TEXTE
+ + + + + + +

Violences policières: l’ACAT sort un rapport éclairant

Depuis quelques semaines, la polémique a éclaté sur la question des abus de la force par les policiers. Violences policières, brutalités envers les policiers; les deux camps s’affrontent à coup de communiqués et de vidéos amateurs. Pour essayer de faire la lumière sur des faits mal répertoriés, l’Association des Chrétiens contre la torture (ACAT) a publié en mars 2016 un rapport sur les violences policières. Alors que la plupart des association de lutte contre ces violences sont composées d’anciennes victimes souvent virulentes, l’ACAT essaie d’adopter une attitude plus modérée. Mais les revendications de l’association restent nombreuses.

En marge des rassemblements contre la loi travail, plusieurs affrontements ont eu lieu de part et d’autre des cortèges, donnant lieu de part et d’autre à des violences injustifiées. Pour redorer le blason de la police, le syndicat Alliance a organisé le 18 mai une manifestation contre la « haine anti-flic ». En réponse, le collectif « Urgence notre police assassine » avait organisé une contre-manifestation qui a dégénéré. Il est souvent difficile pour les associations de trouver un juste milieu dans la lutte contre les violences policières. C’est ce que s’efforce de faire l’ACAT en adoptant une attitude qui se veut objective vis à vis des dérives dans l’action de la police.

+ + + + + + +

CONSIGNES
**a.** Répondez aux questions suivantes d'après le texte.
(i) En quel mois et en quelle année l'ACAT a-t-elle publié son rapport ?
(ii) Quel syndicat a organisé la manifestation du 18 mai ?
(iii) Quel collectif a organisé la contre-manifestation ?
**b.** Traduisez en anglais cette phrase du texte : « Il est souvent difficile pour les associations de trouver un juste milieu dans la lutte contre les violences policières. »
**c.** Ces affirmations concordent-elles avec le texte ? Répondez par oui ou par non et citez les mots du texte qui le montrent.
(i) La manifestation du 18 mai était dirigée contre la « haine anti-flic ».
(ii) La contre-manifestation s'est déroulée dans le calme.
(iii) L'ACAT n'a que peu de revendications.

LES DONNÉES
+ + + + + + +

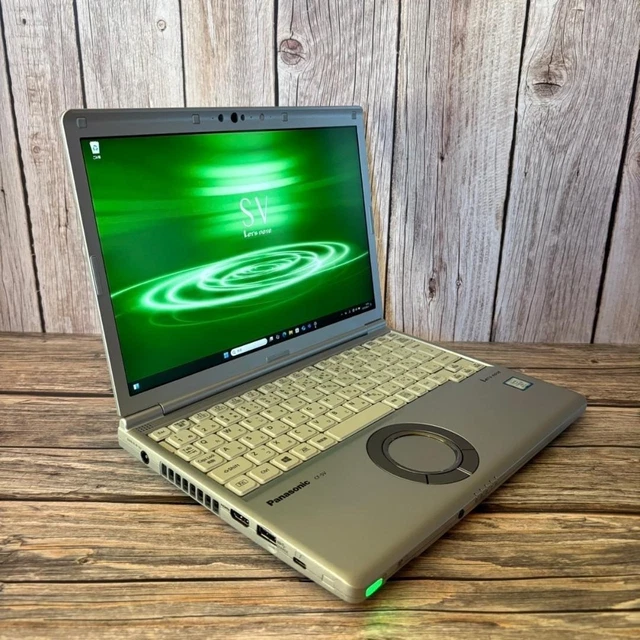 ⑫CF-SV8/Core i5-8365U/8GB/256GB/Office Amazon.co.jp: Panasonic Laptop Let's Note SV8 Corporation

+ + + + + + +

RÉPONSES FOURNIES
**a.**
(i) En mars 2016.
(ii) Le syndicat Alliance.
(iii) Le collectif « Urgence notre police assassine ».

**b.** It is often difficult for associations to find a middle ground in the fight against police violence.

**c.**
(i) Oui : « le syndicat Alliance a organisé le 18 mai une manifestation contre la « haine anti-flic » ».
(ii) Non : « une contre-manifestation qui a dégénéré ».
(iii) Non : « les revendications de l’association restent nombreuses ».